- _Document text_:
• • •

Monday, August 16, 2010

At the Proverbial Crossroads

My life has been in turmoil and limbo lately; more-so after the visit with my mother around July 4th weekend. I've been wanting to blog about it but could not seem to press the "New Post" button to start the first word. Today I decided to start typing and see what comes out. So here I go (deep breath)...

It's painful to go home and watch my once vibrant mother struggle to complete the simplest tasks we all take for granted. Rarely do I hear her complain, and even when she does she'll say, "This is really the pits, you know?", as she struggles to sit in her favorite chair.

Parkinson's is an insidious thief that robs you of your life one tiny segment at a time. One day you think you're fine, perfectly capable and in charge, wondering what all the fuss is about. A few months, years down the road and you're now shuffling your feet, no longer able to make them go briskly across the room. She's had this for over 20 years after all, so it's taken that long to get to this point. Twenty years of various levels of struggling, not knowing exactly what day you will wake up and no longer be able to function.

Her goal these last couple of years is to have everything in place for when she can no longer do anything for herself. She's made me financial and medical Power of Attorney, she's put me on her bank checks, taken me to see her financial broker. Last week she decided to make a will. She said that even though I'm an only child, she wants there to be no question.

• • •

- _Task 1_: From the blog post, write out the passage starting at "My life has" and ending at "her favorite chair.".
- _Task 2_: According to the blog post, how long has the writer's mother had Parkinson's?
- _Task 3_: Summarize the blog post in two sentences.

• • •

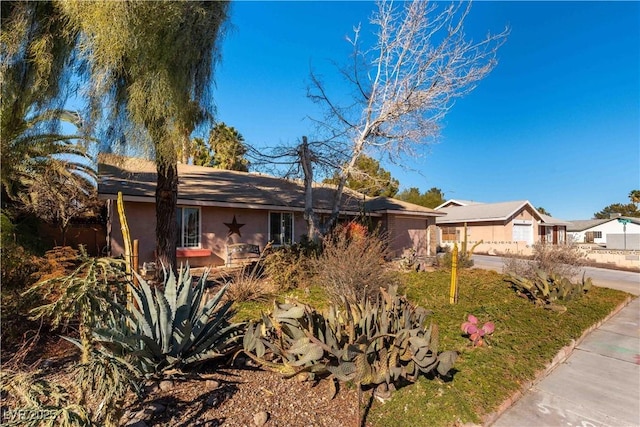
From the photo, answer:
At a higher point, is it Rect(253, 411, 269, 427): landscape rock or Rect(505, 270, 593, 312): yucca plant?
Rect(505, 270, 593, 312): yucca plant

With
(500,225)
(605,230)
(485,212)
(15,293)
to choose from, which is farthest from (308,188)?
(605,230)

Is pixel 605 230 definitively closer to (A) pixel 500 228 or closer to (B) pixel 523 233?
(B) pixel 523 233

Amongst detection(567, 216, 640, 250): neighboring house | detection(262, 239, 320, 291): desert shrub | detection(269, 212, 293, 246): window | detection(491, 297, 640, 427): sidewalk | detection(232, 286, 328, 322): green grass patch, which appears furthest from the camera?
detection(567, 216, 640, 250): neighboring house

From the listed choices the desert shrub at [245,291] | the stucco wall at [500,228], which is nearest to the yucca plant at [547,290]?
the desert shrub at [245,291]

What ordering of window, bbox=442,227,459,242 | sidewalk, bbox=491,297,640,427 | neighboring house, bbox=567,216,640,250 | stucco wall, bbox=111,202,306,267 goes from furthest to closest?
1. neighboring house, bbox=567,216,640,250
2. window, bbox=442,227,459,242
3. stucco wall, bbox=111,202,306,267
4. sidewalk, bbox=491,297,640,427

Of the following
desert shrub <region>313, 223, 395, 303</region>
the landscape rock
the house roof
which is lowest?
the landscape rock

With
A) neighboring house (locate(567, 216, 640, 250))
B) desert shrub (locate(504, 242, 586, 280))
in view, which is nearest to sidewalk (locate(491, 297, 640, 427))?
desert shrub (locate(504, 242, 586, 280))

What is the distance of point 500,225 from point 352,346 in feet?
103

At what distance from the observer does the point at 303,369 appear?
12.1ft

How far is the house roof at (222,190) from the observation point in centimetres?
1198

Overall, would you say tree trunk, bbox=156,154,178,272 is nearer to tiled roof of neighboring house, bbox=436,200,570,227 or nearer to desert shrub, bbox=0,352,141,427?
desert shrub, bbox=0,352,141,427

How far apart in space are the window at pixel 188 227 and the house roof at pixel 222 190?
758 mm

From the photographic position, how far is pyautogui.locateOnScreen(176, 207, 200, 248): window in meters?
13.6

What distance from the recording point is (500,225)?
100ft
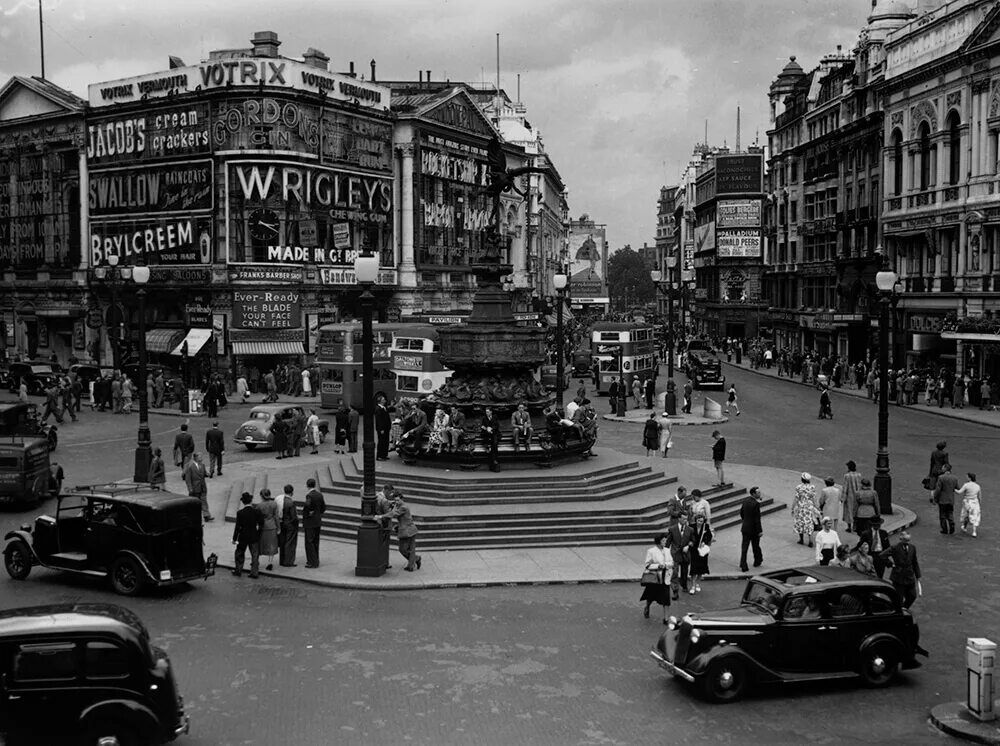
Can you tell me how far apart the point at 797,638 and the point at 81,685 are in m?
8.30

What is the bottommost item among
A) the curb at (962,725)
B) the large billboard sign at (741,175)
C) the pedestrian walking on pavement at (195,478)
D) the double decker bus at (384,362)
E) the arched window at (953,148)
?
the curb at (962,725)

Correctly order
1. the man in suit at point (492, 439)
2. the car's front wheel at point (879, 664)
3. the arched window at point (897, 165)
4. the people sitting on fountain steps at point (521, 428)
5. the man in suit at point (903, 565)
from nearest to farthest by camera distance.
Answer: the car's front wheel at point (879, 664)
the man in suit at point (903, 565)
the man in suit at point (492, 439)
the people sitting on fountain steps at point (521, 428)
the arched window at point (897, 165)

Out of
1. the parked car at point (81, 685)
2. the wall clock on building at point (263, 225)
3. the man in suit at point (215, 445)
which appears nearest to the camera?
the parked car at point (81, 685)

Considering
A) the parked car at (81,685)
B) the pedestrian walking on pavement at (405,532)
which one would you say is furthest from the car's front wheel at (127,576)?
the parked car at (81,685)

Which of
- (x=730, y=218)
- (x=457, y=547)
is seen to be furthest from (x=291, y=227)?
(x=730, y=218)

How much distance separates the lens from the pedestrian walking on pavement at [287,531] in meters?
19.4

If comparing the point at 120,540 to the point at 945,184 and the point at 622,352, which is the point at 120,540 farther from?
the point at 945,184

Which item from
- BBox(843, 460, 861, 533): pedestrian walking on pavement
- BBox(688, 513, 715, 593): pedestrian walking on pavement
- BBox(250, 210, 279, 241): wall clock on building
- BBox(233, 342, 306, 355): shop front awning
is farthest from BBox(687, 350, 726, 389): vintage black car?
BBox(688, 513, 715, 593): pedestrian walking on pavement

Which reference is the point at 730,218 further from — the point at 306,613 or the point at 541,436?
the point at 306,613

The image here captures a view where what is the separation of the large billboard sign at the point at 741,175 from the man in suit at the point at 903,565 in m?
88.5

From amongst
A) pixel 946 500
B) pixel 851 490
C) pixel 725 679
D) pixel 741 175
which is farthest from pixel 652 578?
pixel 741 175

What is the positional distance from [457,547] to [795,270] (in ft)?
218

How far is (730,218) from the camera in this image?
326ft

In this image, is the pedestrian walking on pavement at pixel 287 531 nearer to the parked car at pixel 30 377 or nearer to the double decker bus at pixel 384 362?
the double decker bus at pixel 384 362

• • •

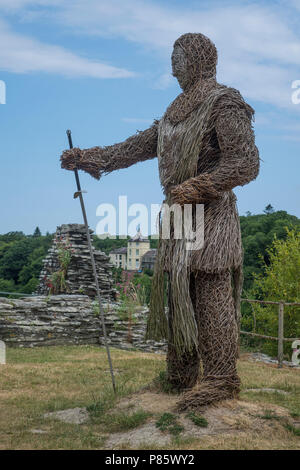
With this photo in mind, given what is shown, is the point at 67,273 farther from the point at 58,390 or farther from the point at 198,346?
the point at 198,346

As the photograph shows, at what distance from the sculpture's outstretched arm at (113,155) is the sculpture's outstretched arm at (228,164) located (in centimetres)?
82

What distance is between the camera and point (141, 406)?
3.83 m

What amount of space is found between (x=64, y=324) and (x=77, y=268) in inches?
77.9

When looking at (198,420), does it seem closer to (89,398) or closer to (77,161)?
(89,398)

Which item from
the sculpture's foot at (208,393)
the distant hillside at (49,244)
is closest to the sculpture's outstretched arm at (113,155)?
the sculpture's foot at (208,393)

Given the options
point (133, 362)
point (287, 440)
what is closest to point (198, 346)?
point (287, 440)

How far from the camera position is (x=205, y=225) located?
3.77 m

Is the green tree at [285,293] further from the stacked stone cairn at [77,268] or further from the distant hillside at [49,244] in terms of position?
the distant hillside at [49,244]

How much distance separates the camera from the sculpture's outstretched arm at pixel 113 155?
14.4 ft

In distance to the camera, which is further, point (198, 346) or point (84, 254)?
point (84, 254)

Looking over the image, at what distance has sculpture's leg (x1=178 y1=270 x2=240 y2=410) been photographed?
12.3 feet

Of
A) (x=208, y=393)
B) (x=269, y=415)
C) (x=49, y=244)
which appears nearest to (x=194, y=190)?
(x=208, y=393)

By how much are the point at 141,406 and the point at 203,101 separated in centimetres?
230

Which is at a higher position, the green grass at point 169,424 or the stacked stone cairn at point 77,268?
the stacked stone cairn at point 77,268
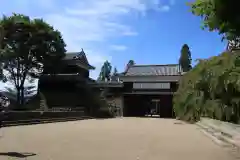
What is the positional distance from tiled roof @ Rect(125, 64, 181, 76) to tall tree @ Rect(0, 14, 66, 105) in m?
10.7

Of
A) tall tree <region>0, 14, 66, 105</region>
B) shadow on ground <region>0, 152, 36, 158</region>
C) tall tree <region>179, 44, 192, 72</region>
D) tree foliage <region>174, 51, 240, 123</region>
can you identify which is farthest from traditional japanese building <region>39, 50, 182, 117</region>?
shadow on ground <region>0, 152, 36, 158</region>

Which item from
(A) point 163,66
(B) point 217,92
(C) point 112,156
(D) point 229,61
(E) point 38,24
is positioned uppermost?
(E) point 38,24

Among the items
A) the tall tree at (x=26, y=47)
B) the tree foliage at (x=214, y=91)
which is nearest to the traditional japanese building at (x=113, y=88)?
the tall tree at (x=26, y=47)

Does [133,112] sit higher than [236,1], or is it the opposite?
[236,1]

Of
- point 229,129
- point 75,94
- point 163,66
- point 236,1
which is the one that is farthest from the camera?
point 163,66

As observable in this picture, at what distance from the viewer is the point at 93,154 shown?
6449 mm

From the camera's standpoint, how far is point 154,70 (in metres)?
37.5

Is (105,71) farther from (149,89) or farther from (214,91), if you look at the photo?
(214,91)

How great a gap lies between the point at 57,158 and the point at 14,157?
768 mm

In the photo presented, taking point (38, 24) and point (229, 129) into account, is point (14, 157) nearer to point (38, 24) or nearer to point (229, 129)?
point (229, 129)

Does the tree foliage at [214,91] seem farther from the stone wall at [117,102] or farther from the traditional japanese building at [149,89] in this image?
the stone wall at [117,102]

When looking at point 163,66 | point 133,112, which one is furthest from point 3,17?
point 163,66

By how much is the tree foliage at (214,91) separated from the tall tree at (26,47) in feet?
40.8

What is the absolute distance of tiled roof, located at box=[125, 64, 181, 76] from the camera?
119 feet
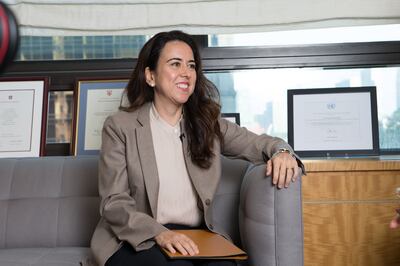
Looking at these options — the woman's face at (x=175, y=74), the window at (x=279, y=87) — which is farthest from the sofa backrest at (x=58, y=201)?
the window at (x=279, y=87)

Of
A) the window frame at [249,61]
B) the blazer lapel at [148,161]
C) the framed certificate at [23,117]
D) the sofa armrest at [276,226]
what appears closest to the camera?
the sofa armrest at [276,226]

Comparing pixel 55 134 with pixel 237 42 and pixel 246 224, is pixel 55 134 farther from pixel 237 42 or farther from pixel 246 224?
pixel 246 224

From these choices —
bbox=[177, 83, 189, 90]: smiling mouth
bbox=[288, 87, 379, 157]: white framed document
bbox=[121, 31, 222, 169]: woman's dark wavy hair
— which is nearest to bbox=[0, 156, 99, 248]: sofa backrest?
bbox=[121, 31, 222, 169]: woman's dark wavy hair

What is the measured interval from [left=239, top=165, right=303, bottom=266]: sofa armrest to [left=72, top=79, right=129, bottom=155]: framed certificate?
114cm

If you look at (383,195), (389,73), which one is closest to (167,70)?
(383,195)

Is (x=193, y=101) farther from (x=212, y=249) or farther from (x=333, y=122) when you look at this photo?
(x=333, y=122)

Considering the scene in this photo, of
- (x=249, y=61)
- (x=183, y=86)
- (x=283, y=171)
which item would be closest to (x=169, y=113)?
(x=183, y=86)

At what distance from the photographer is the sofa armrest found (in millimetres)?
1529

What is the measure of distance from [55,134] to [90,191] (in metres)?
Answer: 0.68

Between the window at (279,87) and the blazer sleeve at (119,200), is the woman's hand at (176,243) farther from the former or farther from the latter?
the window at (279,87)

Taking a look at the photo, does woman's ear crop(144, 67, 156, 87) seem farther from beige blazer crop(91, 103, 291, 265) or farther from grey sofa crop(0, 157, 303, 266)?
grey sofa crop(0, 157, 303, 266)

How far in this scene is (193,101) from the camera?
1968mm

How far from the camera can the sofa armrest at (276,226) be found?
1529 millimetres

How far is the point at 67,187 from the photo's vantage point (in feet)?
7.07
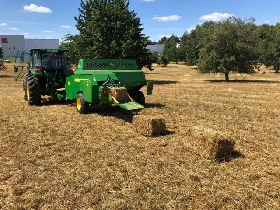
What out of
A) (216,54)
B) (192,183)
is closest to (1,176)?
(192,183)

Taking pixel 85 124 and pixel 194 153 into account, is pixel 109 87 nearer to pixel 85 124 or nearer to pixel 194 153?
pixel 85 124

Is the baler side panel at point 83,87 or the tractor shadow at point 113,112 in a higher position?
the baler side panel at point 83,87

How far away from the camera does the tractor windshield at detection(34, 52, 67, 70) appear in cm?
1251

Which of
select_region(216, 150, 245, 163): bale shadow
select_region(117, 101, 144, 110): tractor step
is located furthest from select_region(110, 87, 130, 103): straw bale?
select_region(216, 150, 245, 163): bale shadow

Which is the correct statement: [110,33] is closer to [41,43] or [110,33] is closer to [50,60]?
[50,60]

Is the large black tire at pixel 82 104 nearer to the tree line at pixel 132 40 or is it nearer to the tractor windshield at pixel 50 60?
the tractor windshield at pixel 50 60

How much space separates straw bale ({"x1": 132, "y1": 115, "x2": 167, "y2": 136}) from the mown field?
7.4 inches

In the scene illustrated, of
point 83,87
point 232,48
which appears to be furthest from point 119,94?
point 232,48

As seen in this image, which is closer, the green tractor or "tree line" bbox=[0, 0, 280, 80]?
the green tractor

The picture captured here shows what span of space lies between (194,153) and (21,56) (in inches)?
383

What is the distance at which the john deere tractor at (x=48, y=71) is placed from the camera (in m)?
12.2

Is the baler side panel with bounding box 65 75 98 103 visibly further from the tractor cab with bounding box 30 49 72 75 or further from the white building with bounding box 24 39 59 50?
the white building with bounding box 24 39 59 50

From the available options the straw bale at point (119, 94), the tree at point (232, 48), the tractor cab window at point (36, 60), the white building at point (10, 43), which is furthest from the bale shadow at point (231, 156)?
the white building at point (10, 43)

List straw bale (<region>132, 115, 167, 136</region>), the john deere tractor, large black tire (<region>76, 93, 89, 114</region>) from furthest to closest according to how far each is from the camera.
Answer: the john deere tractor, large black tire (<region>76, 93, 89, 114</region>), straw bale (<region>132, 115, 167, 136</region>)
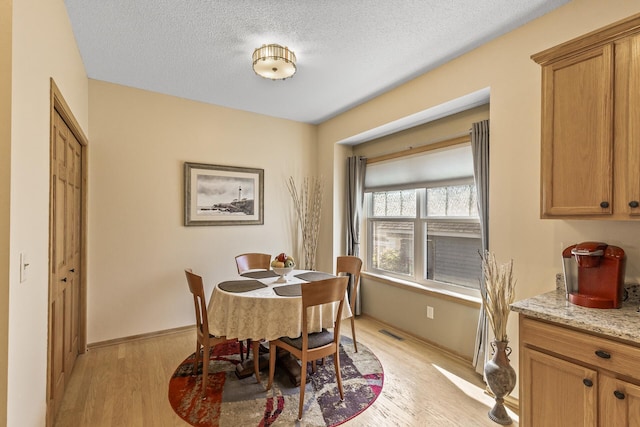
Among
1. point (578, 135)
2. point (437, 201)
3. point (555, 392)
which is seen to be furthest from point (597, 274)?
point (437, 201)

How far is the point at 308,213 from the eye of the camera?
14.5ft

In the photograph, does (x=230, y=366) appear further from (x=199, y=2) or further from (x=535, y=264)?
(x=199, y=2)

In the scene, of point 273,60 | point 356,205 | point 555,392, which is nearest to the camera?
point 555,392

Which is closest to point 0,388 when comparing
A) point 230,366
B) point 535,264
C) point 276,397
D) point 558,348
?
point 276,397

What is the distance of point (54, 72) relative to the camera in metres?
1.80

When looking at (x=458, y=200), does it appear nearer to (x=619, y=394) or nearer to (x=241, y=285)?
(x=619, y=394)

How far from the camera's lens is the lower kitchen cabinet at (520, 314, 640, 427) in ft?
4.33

• • •

- _Answer space 1_:
My life has been in turmoil and limbo lately; more-so after the visit with my mother around July 4th weekend. I've been wanting to blog about it but could not seem to press the "New Post" button to start the first word. Today I decided to start typing and see what comes out. So here I go (deep breath)...

It's painful to go home and watch my once vibrant mother struggle to complete the simplest tasks we all take for granted. Rarely do I hear her complain, and even when she does she'll say, "This is really the pits, you know?", as she struggles to sit in her favorite chair.

- _Answer space 2_: Over 20 years.

- _Answer space 3_: The writer finds it painful to watch their mother, who has had Parkinson's for over 20 years, struggle with simple tasks. The mother is preparing for when she can no longer care for herself by making the writer her financial and medical Power of Attorney, adding the writer to her bank checks, and deciding to make a will.